La soluzione adottata per salvare le banche di Cipro potrebbe cambiare il modo in cui d’ora in avanti verranno affrontate le crisi bancarie nell’area euro. Tre anni fa le banche irlandesi furono salvate facendo pagare un conto salatissimo ai contribuenti e proteggendo tutti i depositanti (grandi e piccoli) e chi ne aveva acquistato le obbligazioni. A Cipro invece lo Stato non interverrà: i 10 miliardi di euro che l’isola riceverà dall’Europa non potranno essere usati per salvare le banche. Le loro perdite verranno assorbite da chi vi aveva investito, acquistandone azioni, obbligazioni o aprendo un conto corrente. Verranno salvati solo i depositi di ammontare inferiore ai 100 mila euro.
Questa decisione ha due conseguenze:
1) da oggi rafforzare il patrimonio delle banche (il tallone d’Achille del sistema finanziario europeo) è più difficile, perché chi ne acquista le azioni o le obbligazioni deve affrontare un rischio maggiore;
2) una parte dell’attività bancaria potrebbe emigrare verso i Paesi le cui banche sono più solide.
È vero che i piccoli depositanti sono salvi (a meno di imposte speciali sulla ricchezza), ma le imprese e i grandi investitori fanno e ricevono pagamenti che spesso superano il limite di 100 mila euro. Molti di essi d’ora in poi saranno tentati di effettuarli con banche di Paesi dove non si rischia una parziale confisca dei depositi. Questo potrebbe creare un circolo vizioso e indebolire ancor più le banche.
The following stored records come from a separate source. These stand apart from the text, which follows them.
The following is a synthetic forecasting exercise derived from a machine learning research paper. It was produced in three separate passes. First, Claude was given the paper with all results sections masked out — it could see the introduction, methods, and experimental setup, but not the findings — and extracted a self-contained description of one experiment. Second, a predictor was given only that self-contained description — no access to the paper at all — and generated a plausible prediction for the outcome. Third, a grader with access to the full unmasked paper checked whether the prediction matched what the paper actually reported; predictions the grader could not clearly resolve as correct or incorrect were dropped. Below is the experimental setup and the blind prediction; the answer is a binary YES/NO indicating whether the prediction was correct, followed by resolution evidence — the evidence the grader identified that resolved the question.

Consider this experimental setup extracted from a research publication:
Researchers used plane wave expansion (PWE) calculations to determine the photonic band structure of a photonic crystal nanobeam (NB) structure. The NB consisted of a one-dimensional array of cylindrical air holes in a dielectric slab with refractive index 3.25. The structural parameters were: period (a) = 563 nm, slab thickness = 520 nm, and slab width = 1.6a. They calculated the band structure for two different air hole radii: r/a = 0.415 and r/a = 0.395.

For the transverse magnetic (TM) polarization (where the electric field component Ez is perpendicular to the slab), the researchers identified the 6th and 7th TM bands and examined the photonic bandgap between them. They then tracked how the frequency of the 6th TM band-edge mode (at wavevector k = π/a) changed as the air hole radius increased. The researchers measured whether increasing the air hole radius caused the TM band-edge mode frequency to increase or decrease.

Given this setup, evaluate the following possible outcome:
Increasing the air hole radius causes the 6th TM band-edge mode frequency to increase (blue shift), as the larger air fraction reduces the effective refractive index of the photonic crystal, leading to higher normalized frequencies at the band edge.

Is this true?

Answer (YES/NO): YES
Per noi sono tutte cattive notizie. Uno degli ostacoli alla crescita, nel breve termine forse il maggiore, è la scarsità di capitale di cui dispongono le banche. Il motivo principale per cui esse lesinano il credito è che hanno troppo poco capitale. Hanno molta liquidità, grazie ai finanziamenti della Bce, ma per fare un prestito e sostenere l’economia la liquidità non basta, serve anche il capitale, cioè la riserva che la banca deve mettere da parte per far fronte a prestiti non rimborsati. E oggi nella recessione ciò accade sempre più spesso. Le banche italiane tradizionalmente hanno sempre avuto relativamente poco capitale: uno dei motivi è che i loro padroni, le fondazioni bancarie, hanno risorse limitate, ma non vogliono perdere il controllo delle banche, quindi scoraggiano gli aumenti di capitale sul mercato.
L’altra conseguenza della crisi di Cipro è che le parole oggi contano di più. Gli investitori saranno ora attentissimi a qualunque proposta di tassare i depositi bancari, o di ristrutturare il debito, come fece Mussolini nel 1926, o di rinegoziare gli impegni presi con l’Europa, o addirittura di considerare un’uscita dall’euro. In questo momento così delicato, non solo le azioni ma anche le parole pesano, e nel mezzo di una crisi politica fra le più difficili del dopoguerra, di parole senza senso se ne ascoltano parecchie.